Carbon credits are certificates that represent one tonne of carbon dioxide either avoided or removed from the atmosphere — and can be bought and sold to offset emissions.
Maa is currently working with six forest owners across 2,000 hectares, with plans to scale up to 10,000 hectares by mid-2026. The challenge, however, is not access to land. It is access to capital.
“We pay forest owners annual rent to manage their land,” Bruguière says. “When necessary, we harvest wood sustainably and generate carbon credits from the areas we conserve. That allows us to offer landowners nearly the same income they’d get from cutting down their trees — while protecting biodiversity.”
Listening to the forest
Central to Maa’s proposition is a hybrid methodology developed in collaboration with a French public institution. It combines satellite imagery, soil sampling and sensors that listen to the forest to map the diversity of species. These tools help Maa measure how healthy a forest is, and track changes over time.
“We go directly into the field and use bioacoustic boxes — devices that record all the sounds made by birds and other animals in the forest,” Bruguière explains. “We also take soil samples to analyse which nutrients and ecosystems are present or missing.”
Maa turns this data into a scoring system to track progress and decide what actions are needed. That could mean carefully cutting certain trees, planting species better suited to future climate conditions, or taking steps to reduce the risk of wildfires.
Maa carries out the work directly. “If trees need to be harvested, we hire lumberjacks to handle it,” explains Bruguière. This hands-on model sets it apart from some other players in the biodiversity space, which tend to be limited to audits or advice.
We’re not promising to protect nature in the future — we protect it from the moment we intervene. Our results are based on real data from the field.
Measuring what matters
While many nature-focused projects chase big numbers, Maa focuses on doing the work well and proving it. One of its main goals is to manage 20,000 hectares of forest — land that’s not just protected, but clearly improving over time.
“For us, it’s about protecting biodiversity. The more land we manage, the more we can make sure it’s being done properly,” Bruguière says. “We apply our method three times over the course of each project: to set a baseline, track changes and reduce risks on the site.”
A market in flux
Europe’s market for nature-based solutions is still developing. Regulation is tightening, and voluntary carbon markets are under growing scrutiny. Credit prices have declined, in part due to oversupply from low-quality projects.
“The carbon market is evolving quickly,” says Bruguière. “Prices have dropped mainly because of large projects flooding the market with credits, many of them lacking transparency.”
By contrast, Maa’s results are rooted in observable outcomes, not future projections. This, Bruguière argues, is where market credibility is heading.

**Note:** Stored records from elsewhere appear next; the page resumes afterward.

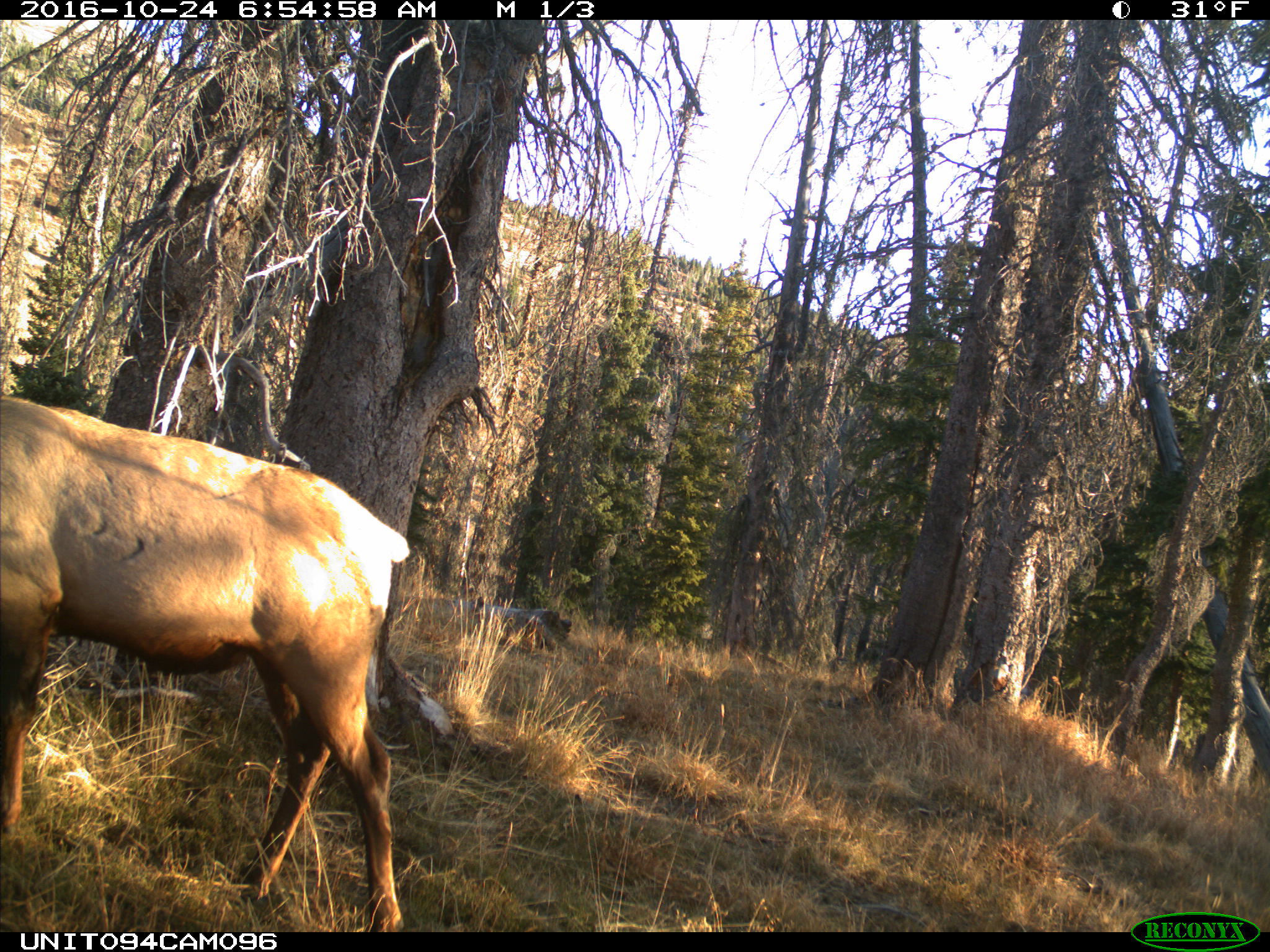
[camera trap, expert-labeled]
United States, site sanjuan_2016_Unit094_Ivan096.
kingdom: Animalia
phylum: Chordata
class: Mammalia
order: Artiodactyla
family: Cervidae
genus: Cervus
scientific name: Cervus elaphus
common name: red deer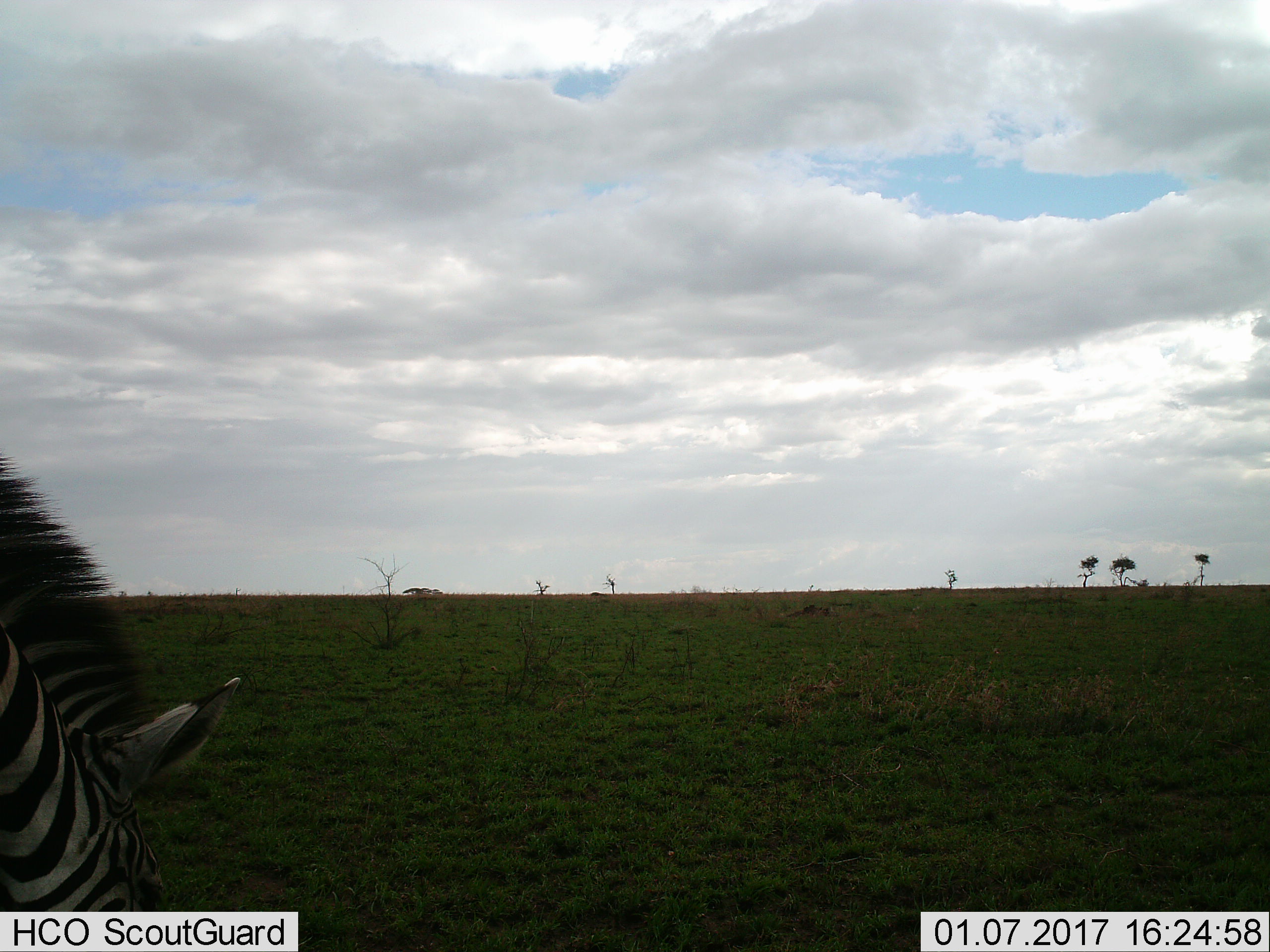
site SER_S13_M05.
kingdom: Animalia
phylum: Chordata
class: Mammalia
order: Perissodactyla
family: Equidae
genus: Equus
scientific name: Equus quagga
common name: plains zebra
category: zebraplains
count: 1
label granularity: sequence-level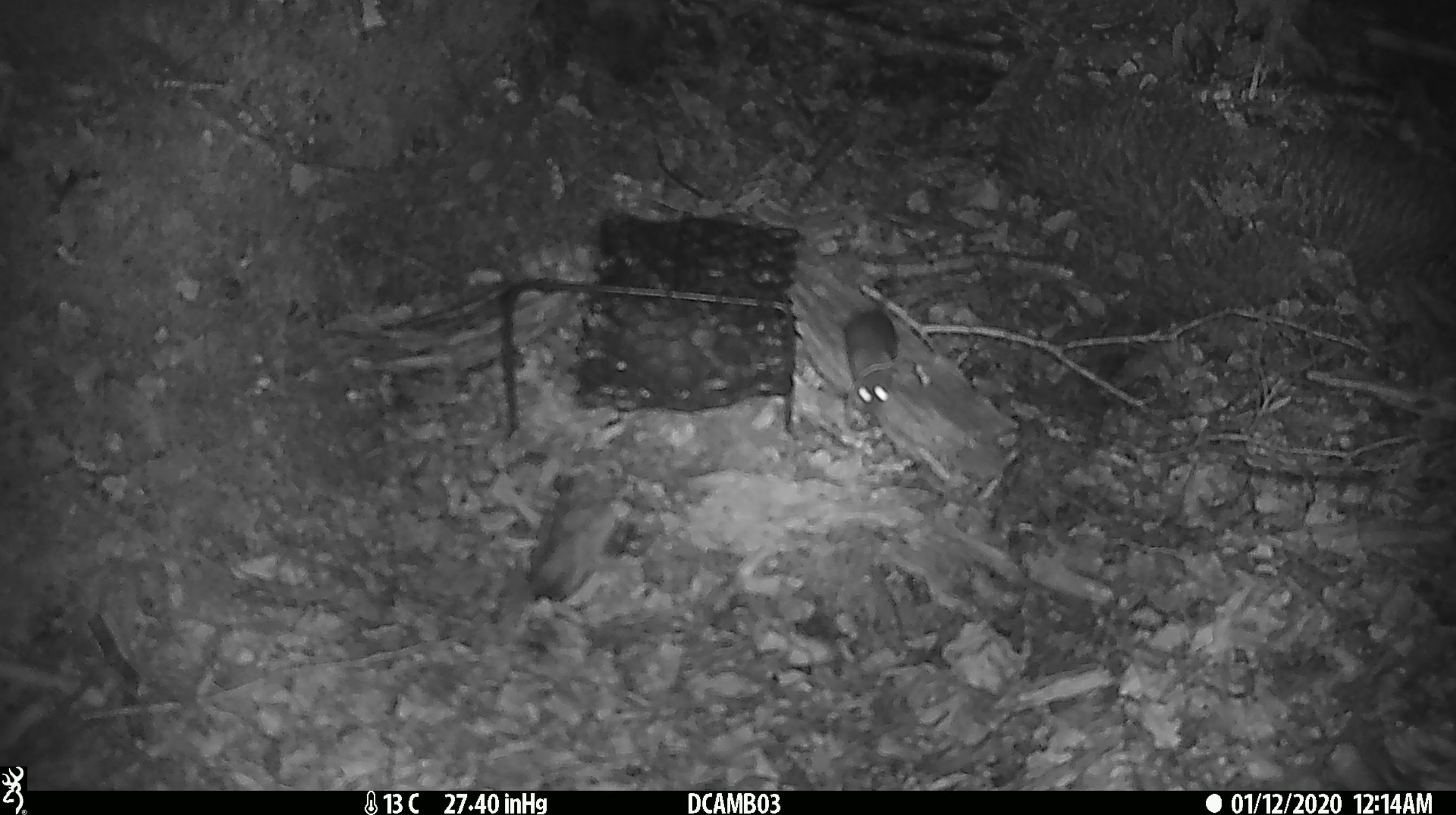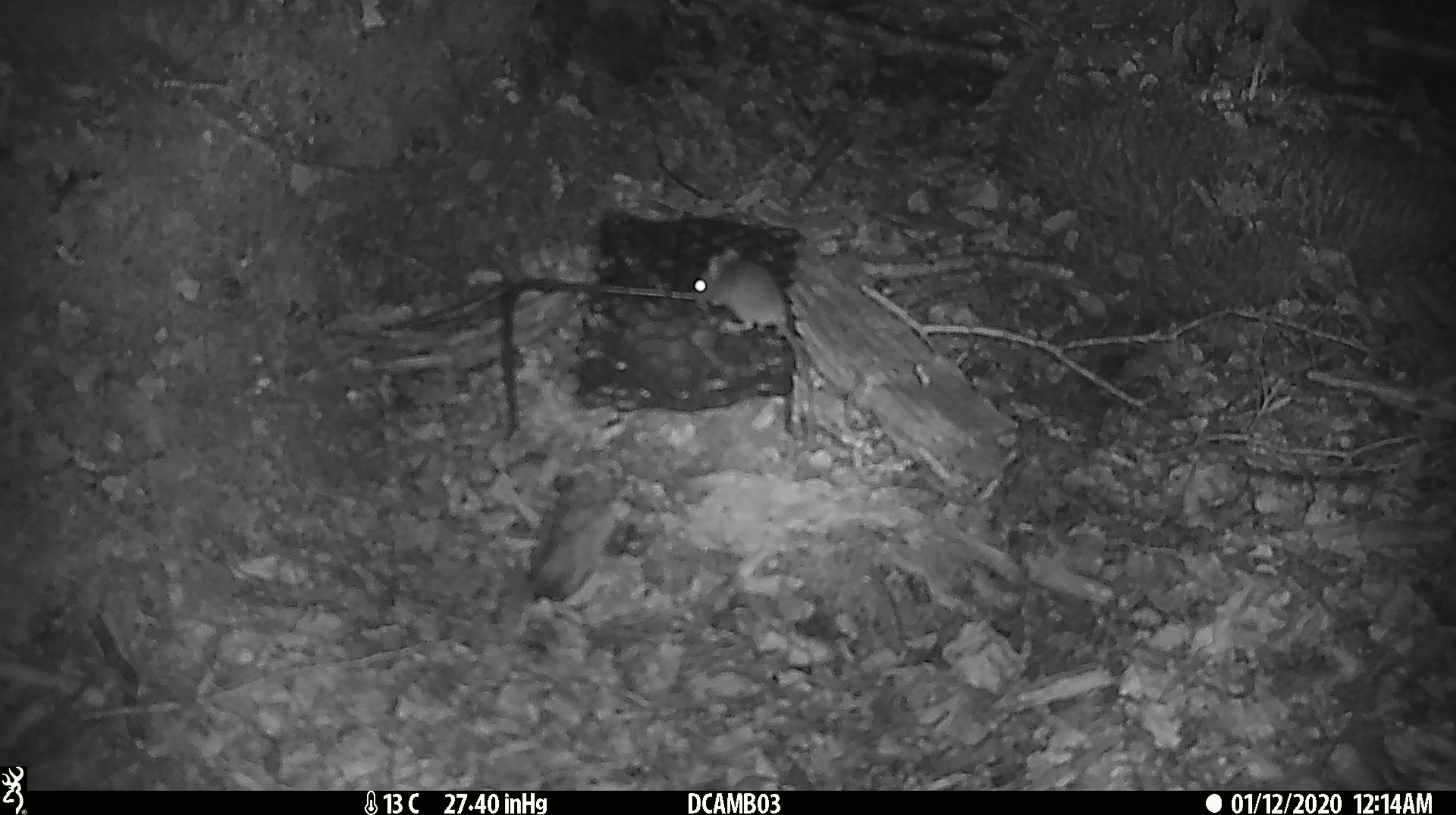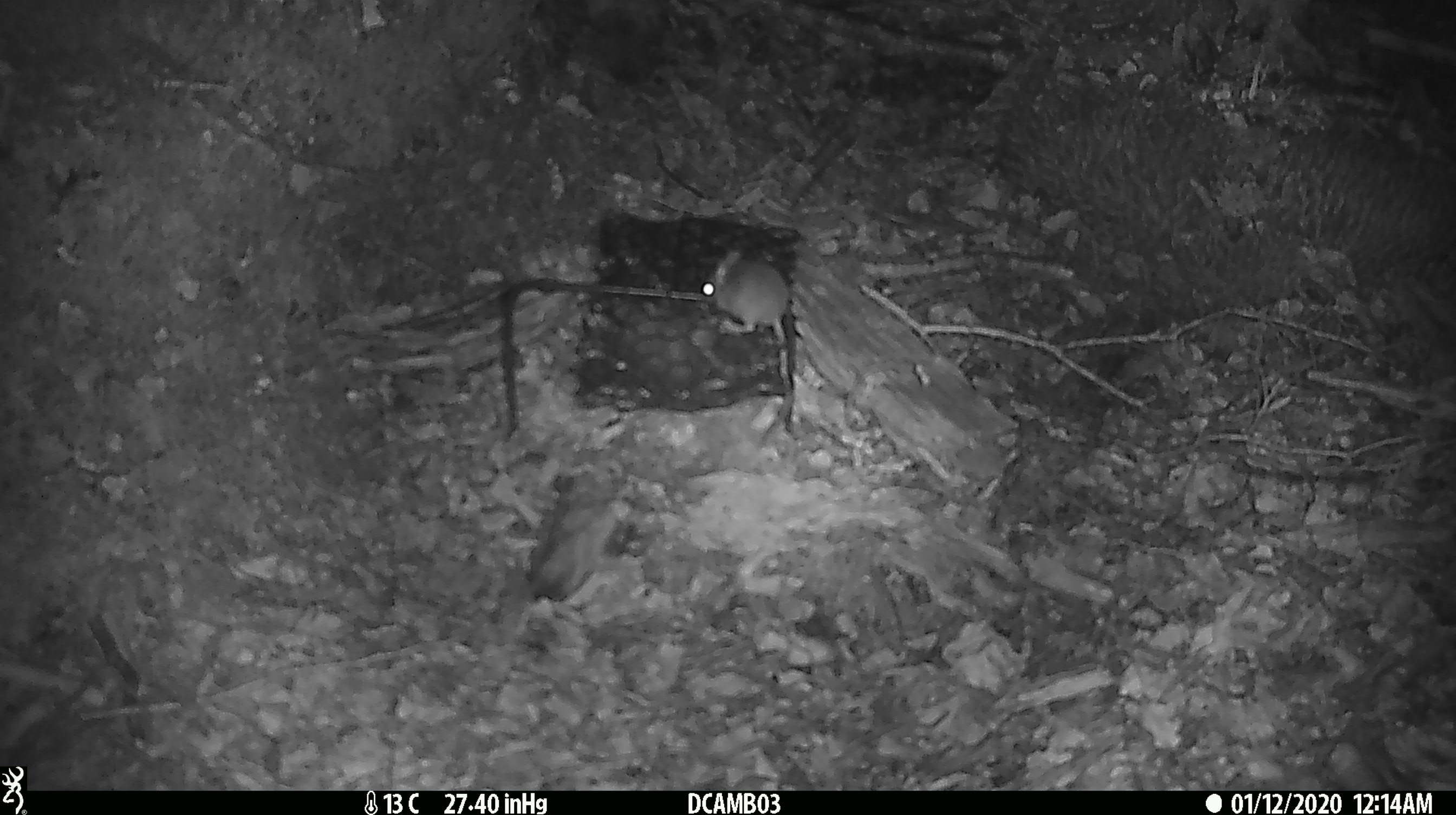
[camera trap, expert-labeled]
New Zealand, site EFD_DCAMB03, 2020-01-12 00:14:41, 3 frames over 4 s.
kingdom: Animalia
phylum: Chordata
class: Mammalia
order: Rodentia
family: Muridae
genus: Mus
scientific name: Mus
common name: mouse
Mouse (Mus).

“We’re not promising to protect nature in the future — we protect it from the moment we intervene,” he says. “Our results are based on real data from the field.”
A future for functional forests
As Europe looks for ways to use land more sustainably, Maa offers a practical model that connects business, science and nature. It’s not without challenges: the work requires massive funding, depends on changing regulations and faces growing competition from other ESG-focused startups.
But for Bruguière, the logic is simple.
“We’re not treating nature protection as charity,” he says. “We’re building a market-based model that gives landowners and companies a reason to protect biodiversity.”